Paycheck Protection Program

Forgivable loans are available through the PPP to any small businesses and 501(c)(3) non-profits with fewer than 500 employees. The forgivable funds can be used for payroll costs, interest on mortgages, rent, and utility payments, although SBA guidelines recommend that at least 75% of the forgiven amount be used on payroll due to high demand for this loan program. Furthermore, these funds must be used for operating expenses in the eight weeks following the loan’s origination in order to be eligible for forgiveness.

Loan payments will be deferred for six months, and as the goal of the program is to continue small business employment, forgiveness will be reduced if the organization’s full-time headcount or salary and wages decrease. Any amount not forgiven will be repaid over a 2-year maturity period at 1% APR. Loan applications will be processed through any existing SBA 7(a) lender as well as participating federally insured deposit corporations, federally insured credit unions, and Farm Credit System institutions. PPP program funds are available until June 30th, 2020, although they are not anticipated to last that long.

Economic Injury Disaster Loans

Small businesses and non-profits are also eligible for the Economic Injury Disaster Loan (EIDL) program, a low interest loan of up to $2 million dollars. These loans will be repaid after a 6-month forgiveness period, at a rate of 3.75% interest for small businesses and 2.75% interest for non-profits.

Businesses may apply for both the PPP and EIDL programs, but they are not allowed to use the funds for the same purpose or duplicative amounts, preventing double dipping. When applying for an EID Loan, organizations may request an emergency advance loan of up to $10,000. This money does not have to be repaid and is intended to reach small businesses and non-profits within three days of them filing their EIDL application. 

SBA Express Bridge Loans

For organizations that need more than $10,000 to cover short-term costs while they wait for their EIDL application to be approved, the SBA has made available funds from the Express Bridge Loan Pilot Program. Through this program, small businesses with an existing relationship with an SBA Express Lender can receive an additional $25,000 in the form of a bridging loan. This loan will be repaid out of the funds made available when their EIDL application is approved.
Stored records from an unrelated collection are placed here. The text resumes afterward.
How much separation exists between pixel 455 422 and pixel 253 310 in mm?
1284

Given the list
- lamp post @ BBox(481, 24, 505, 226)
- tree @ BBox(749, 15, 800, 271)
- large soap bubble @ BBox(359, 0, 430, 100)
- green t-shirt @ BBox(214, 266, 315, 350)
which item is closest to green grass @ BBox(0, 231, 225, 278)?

In addition, the CARES Act increased the maximum SBA Express Loan amount from $350,000 to $1 million through December 31, 2020.

SBA Debt Relief 

Finally, the SBA is working to help small businesses through the current crisis with a six month period of debt relief on all current 7(a) loans, 504 loans, and microloans, as well as debt relief on any loans issued prior to September 27, 2020. The SBA will provide this debt relief by automatically paying the principal, interest, and fees of qualifying SBA loans. 

Together, the funds and debt relief available to small businesses and non-profits can help keep critical enterprises afloat until economic circumstances improve.